» **WHAT THE TASK ASKS**: Please reproduce every one of the records below word for word, changing nothing.

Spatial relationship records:
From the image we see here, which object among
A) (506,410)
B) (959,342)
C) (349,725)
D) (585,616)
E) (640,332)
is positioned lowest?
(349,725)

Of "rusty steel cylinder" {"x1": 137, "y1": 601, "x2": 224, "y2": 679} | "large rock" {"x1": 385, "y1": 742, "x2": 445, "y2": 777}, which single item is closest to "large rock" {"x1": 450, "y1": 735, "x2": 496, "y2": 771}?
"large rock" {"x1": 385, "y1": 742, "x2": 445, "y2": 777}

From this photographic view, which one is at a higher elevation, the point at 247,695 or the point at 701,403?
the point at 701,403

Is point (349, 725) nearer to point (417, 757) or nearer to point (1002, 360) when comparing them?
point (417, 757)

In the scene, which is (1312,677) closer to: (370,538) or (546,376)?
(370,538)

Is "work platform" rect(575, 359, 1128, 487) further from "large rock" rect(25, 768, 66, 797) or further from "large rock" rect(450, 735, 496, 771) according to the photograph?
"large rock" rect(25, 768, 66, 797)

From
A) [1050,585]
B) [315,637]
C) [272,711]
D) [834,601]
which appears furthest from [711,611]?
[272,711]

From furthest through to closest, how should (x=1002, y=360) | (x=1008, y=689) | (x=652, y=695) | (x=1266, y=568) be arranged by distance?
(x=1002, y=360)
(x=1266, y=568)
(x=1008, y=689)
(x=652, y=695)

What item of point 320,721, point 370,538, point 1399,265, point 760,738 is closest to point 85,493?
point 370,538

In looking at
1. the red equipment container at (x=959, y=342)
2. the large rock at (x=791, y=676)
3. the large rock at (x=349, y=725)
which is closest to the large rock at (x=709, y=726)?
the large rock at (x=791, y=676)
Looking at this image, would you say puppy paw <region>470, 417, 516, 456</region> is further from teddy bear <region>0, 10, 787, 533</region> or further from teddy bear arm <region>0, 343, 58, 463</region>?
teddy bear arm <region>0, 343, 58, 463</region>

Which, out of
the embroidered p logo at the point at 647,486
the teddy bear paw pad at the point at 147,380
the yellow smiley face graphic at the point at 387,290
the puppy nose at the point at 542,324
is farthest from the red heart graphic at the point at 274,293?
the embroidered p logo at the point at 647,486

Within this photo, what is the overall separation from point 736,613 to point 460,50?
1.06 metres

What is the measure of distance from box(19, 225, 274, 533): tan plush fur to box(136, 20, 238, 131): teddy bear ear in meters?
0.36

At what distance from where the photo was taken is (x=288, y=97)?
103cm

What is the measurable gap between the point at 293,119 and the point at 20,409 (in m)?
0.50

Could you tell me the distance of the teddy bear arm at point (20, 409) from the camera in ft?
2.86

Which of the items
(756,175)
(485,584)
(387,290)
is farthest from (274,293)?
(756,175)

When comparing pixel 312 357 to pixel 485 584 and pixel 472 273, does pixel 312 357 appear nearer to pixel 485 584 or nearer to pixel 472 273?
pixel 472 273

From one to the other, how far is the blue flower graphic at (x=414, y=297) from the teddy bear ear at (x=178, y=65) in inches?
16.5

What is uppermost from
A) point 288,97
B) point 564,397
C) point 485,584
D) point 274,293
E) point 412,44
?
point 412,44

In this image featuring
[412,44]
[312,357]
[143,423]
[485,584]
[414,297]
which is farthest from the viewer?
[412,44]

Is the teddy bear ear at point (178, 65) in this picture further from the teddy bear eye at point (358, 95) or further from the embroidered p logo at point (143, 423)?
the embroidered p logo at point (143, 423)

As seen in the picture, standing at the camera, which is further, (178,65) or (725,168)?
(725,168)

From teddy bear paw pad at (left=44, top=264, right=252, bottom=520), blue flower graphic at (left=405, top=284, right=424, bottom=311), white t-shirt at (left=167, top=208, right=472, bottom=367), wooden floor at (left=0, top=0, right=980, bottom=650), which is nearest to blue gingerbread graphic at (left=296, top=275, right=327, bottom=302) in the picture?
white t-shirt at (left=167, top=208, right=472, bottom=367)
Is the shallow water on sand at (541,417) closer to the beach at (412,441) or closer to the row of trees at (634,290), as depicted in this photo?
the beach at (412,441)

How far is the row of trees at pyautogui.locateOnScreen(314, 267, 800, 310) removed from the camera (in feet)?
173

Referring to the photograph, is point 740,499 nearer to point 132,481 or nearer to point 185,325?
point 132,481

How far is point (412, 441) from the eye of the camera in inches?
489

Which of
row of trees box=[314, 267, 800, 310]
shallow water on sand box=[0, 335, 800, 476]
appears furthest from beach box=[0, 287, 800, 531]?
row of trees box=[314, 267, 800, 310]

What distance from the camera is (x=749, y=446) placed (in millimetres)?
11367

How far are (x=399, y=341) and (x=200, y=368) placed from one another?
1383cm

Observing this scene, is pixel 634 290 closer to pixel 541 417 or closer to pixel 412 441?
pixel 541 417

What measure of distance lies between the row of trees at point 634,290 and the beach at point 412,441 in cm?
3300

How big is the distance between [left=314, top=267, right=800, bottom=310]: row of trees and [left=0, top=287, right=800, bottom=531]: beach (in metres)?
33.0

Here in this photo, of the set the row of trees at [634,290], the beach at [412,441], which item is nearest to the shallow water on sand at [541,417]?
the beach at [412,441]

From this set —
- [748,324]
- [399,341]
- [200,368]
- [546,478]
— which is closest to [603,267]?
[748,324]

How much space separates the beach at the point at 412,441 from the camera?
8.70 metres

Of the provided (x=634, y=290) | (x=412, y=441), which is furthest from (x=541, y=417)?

» **TASK SOLUTION**:
From the image we see here, which object among
A) (506,410)
B) (959,342)
C) (349,725)
D) (585,616)
E) (640,332)
is positioned lowest?
(349,725)

Of "rusty steel cylinder" {"x1": 137, "y1": 601, "x2": 224, "y2": 679} | "large rock" {"x1": 385, "y1": 742, "x2": 445, "y2": 777}, which single item is closest to "large rock" {"x1": 450, "y1": 735, "x2": 496, "y2": 771}?
"large rock" {"x1": 385, "y1": 742, "x2": 445, "y2": 777}

From this photographic view, which one is at a higher elevation, the point at 247,695 or the point at 701,403?
the point at 701,403

Is point (349, 725) nearer to point (417, 757) or nearer to point (1002, 360) when comparing them?
point (417, 757)

In the scene, which is (1312,677) closer to: (370,538) or (546,376)?
(370,538)

Is "work platform" rect(575, 359, 1128, 487) further from "large rock" rect(25, 768, 66, 797) or further from "large rock" rect(450, 735, 496, 771) according to the photograph?
"large rock" rect(25, 768, 66, 797)

From
A) [1050,585]
B) [315,637]
C) [272,711]
D) [834,601]
which appears furthest from [711,611]?
[272,711]

From furthest through to closest, how should (x=1002, y=360) | (x=1008, y=689) | (x=652, y=695) | (x=1266, y=568) be arranged by distance?
(x=1002, y=360)
(x=1266, y=568)
(x=1008, y=689)
(x=652, y=695)

What item of point 320,721, point 370,538, point 1399,265, point 760,738 is closest to point 85,493?
point 370,538

In looking at
1. the red equipment container at (x=959, y=342)
2. the large rock at (x=791, y=676)
3. the large rock at (x=349, y=725)
which is closest to the large rock at (x=709, y=726)?
the large rock at (x=791, y=676)
Looking at this image, would you say puppy paw <region>470, 417, 516, 456</region> is further from teddy bear <region>0, 10, 787, 533</region> or further from teddy bear arm <region>0, 343, 58, 463</region>?
teddy bear arm <region>0, 343, 58, 463</region>

Which, out of
the embroidered p logo at the point at 647,486
the teddy bear paw pad at the point at 147,380
the yellow smiley face graphic at the point at 387,290
the puppy nose at the point at 542,324
is farthest from the red heart graphic at the point at 274,293?
the embroidered p logo at the point at 647,486

Within this photo, what is the overall separation from point 736,613 to point 460,50?
1.06 metres

What is the measure of distance from box(19, 225, 274, 533): tan plush fur to box(136, 20, 238, 131): teddy bear ear in meters?
0.36

At what distance from where the photo was taken is (x=288, y=97)?
103cm

What is the measurable gap between the point at 293,119 and the point at 20,409 (in m)?
0.50

Could you tell me the distance of the teddy bear arm at point (20, 409) from the camera in ft?
2.86

Which of the items
(756,175)
(485,584)
(387,290)
is farthest from (274,293)?
(756,175)

When comparing pixel 312 357 to pixel 485 584 and pixel 472 273, does pixel 312 357 appear nearer to pixel 485 584 or nearer to pixel 472 273?
pixel 472 273

From one to the other, how far is the blue flower graphic at (x=414, y=297) from the teddy bear ear at (x=178, y=65) in inches?
16.5

What is uppermost from
A) point 288,97
B) point 564,397
C) point 485,584
D) point 274,293
E) point 412,44
?
point 412,44

In this image featuring
[412,44]
[312,357]
[143,423]
[485,584]
[414,297]
which is farthest from the viewer?
[412,44]

Is the teddy bear ear at point (178, 65) in this picture further from the teddy bear eye at point (358, 95) or further from the embroidered p logo at point (143, 423)?
the embroidered p logo at point (143, 423)

As seen in the picture, standing at the camera, which is further, (178,65) or (725,168)?
(725,168)

From teddy bear paw pad at (left=44, top=264, right=252, bottom=520), blue flower graphic at (left=405, top=284, right=424, bottom=311), white t-shirt at (left=167, top=208, right=472, bottom=367), wooden floor at (left=0, top=0, right=980, bottom=650), which is nearest to blue gingerbread graphic at (left=296, top=275, right=327, bottom=302) in the picture?
white t-shirt at (left=167, top=208, right=472, bottom=367)
Is the shallow water on sand at (541,417) closer to the beach at (412,441) or closer to the row of trees at (634,290), as depicted in this photo?
the beach at (412,441)

How far is the row of trees at pyautogui.locateOnScreen(314, 267, 800, 310) removed from the camera (in feet)?
173

Referring to the photograph, is point 740,499 nearer to point 132,481 or nearer to point 185,325?
point 132,481

How far is point (412, 441) from the eye of the camera in inches?
489

Which of
row of trees box=[314, 267, 800, 310]
shallow water on sand box=[0, 335, 800, 476]
appears furthest from beach box=[0, 287, 800, 531]?
row of trees box=[314, 267, 800, 310]

What distance from the camera is (x=749, y=446) placed (in millimetres)?
11367

How far are (x=399, y=341) and (x=200, y=368) placed from one another?
1383cm

Observing this scene, is pixel 634 290 closer to pixel 541 417 or closer to pixel 412 441?
pixel 541 417

What measure of distance lies between the row of trees at point 634,290 and the beach at point 412,441 in cm?
3300

How big is the distance between [left=314, top=267, right=800, bottom=310]: row of trees and [left=0, top=287, right=800, bottom=531]: beach (in metres)?
33.0

Here in this photo, of the set the row of trees at [634,290], the beach at [412,441], which item is nearest to the shallow water on sand at [541,417]?
the beach at [412,441]

From this set —
- [748,324]
- [399,341]
- [200,368]
- [546,478]
— which is closest to [603,267]?
[748,324]

How much space separates the beach at the point at 412,441 from the camera?
8.70 metres

Of the provided (x=634, y=290) | (x=412, y=441), which is furthest from (x=541, y=417)?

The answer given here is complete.